[Your tasks]
[A] From the forum thread comparing Rudy and Bayless, write out the passage that begins at the words "Here's one way" and stops after the words "tightwads with assists)".
[B] Write the next part of the basketball forum thread about Rudy and Bayless, picking up after its final sentence.

[Selected passage]
Here's one way to predict how Rudy will do:



> Crossing the Atlantic does the following to a player's results:
> • Scoring rate decreases 25 percent
> • Rebound rate increases by 18 percent (there are more missed shots in NBA play)
> • Assist rate increases by 31 percent (Euro scorers are tightwads with assists)
> ...


[Edit: this doesn't work for Rudy because he didn't play in the Euroleague. But it does make Hollinger make sneering comments about Batum. In general, Hollinger thinks very highly of himself for someone who thinks Nick Fazekas is a top-three talent...]


----------



## B-Roy (Feb 12, 2008)

I guess I'm going to disagree with everyone and say Bayless. Nate has (apparently) said that he wants to play a more up-tempo game, which makes sense since a lot of our players are well suited for an up-tempo game. Bayless will fit well next to Roy by getting to the rim or making shots. Because of that, I can see him starting over Blake halfway through the season. I think he'll get more minutes and ultimately contribute more than Fernandez will.


----------



## #10 (Jul 23, 2004)

B-Roy said:


> I guess I'm going to disagree with everyone and say Bayless. Nate has (apparently) said that he wants to play a more up-tempo game, which makes sense since a lot of our players are well suited for an up-tempo game. Bayless will fit well next to Roy by getting to the rim or making shots. Because of that, I can see him starting over Blake halfway through the season. I think he'll get more minutes and ultimately contribute more than Fernandez will.


Nate says we'll play more up-tempo every season, it's about as predictable as Shawn Kemp being in the best shape of his life. I'll believe it when I see it.
I also really doubt Nate will start a 20 year old rookie at PG. IMO Steve Blake will have to lose the starting job, at least for this season.
Rudy, because of his experience, will get more of the Roy treatment, and will probably be one of the go to options on the second unit. He'll have plays called for him and some nice picks set by Prz to open him up for 3.


----------



## B-Roy (Feb 12, 2008)

Experience thing is overblown. NBA is much different than Europe and unless he bulks up, he's going to get creamed on the defensive end.


----------



## NewAgeBaller (Jan 8, 2007)

I say Bayless. I think Rudy'll eventually fall off a bit as the season goes on (whether he just goes cold or fatigues or loses playing time), whereas Bayless will likely improve and showcase his ability towards the end of the season.


----------



## Public Defender (May 5, 2003)

Rudy will have the better season, but it's impossible to tell who will have the better career (has everything to do with injuries, what talent you're surrounded by, your coaches, etc.). 

I think Nate will make a point of playing Rudy at the beginning of the season, to see what he can do, considering the Spaniard's great success overseas. Bayless, I think Nate will treat more like a "rookie" since he's coming to the team after just one year of college.

Dataset records
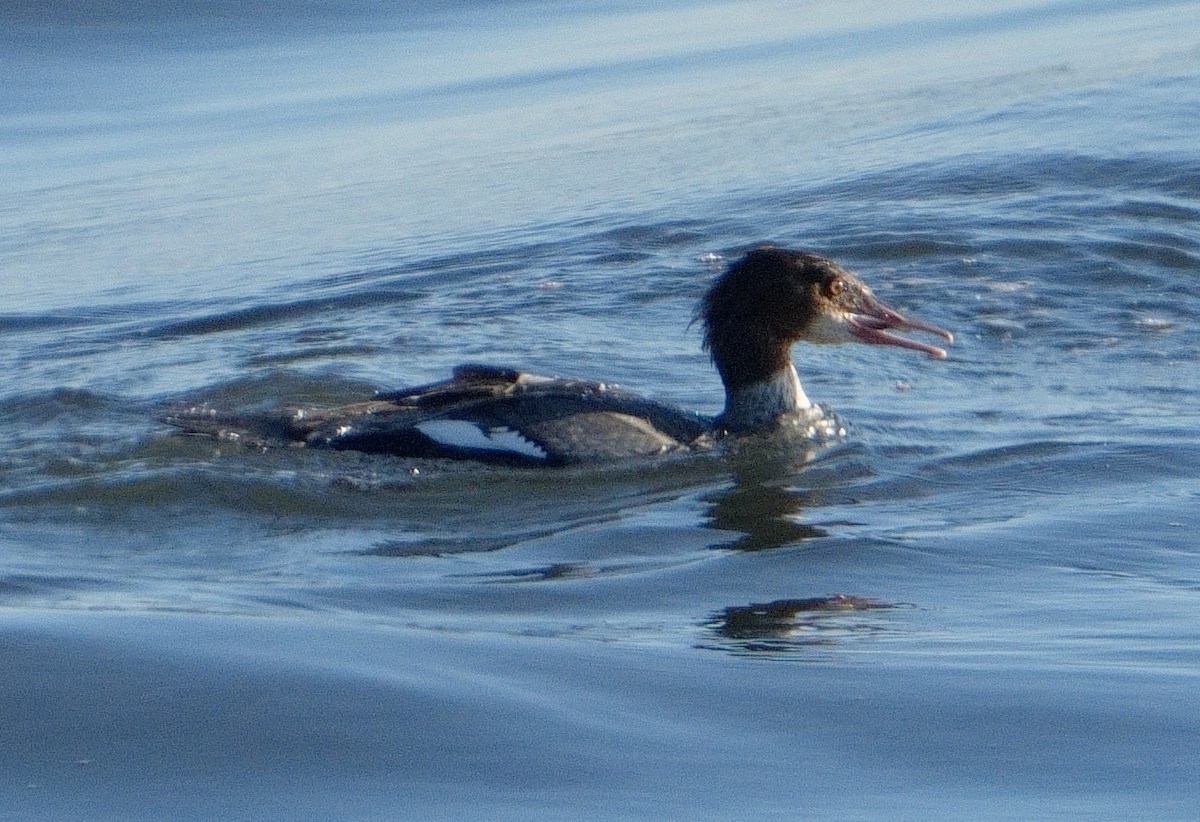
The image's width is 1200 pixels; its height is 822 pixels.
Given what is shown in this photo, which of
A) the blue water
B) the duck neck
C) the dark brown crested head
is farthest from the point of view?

[The responses]
[A]
Here's one way to predict how Rudy will do:



> Crossing the Atlantic does the following to a player's results:
> • Scoring rate decreases 25 percent
> • Rebound rate increases by 18 percent (there are more missed shots in NBA play)
> • Assist rate increases by 31 percent (Euro scorers are tightwads with assists)

[B]
By mid-season, it's anybody's guess, but assuming neither player totally surprises Nate (either for good or bad), I think they'll settle into roles... with Rudy as the "third guard" in a 3-guard set, and as a frequent backup, and even backcourt mate, for B-Roy. Bayless will be strictly a backup to Blake/Roy (when Roy's playing PG). I think Rudy will basically beat out Bayless for the "first guard off the bench" honor, and therefore have a better season.


----------



## nikolokolus (Jan 29, 2008)

I really think it's a tossup; both the fact that the PG position is harder to play than straight shooting guard, and Rudy's seven years of "pro" experience both work to Fernandez's favor having a better year, on the other hand he's super skinny, and Bayless is truly an elite athlete with great foot speed, plays defense (at least he did at AZ) and already plays an NBA style game (big body at 205, draws lots of contact and finishes well at the rim).

I think they are both going to have decent rookie seasons statistically.

Prediction (by season's end)
*Bayless:*
MPG:18 PPG: 12 FG%: 44 Rebounds: 3 Assists: 3.5 Steals 1 Turnovers: 1.8 PER: 14.5
*Fernandez:*
MPG:22 PPG: 13 FG%: 42 Rebounds: 4 Assists: 4 Steals: 1.3 Turnovers: 1.5 PER: 15.5


----------



## B-Roy (Feb 12, 2008)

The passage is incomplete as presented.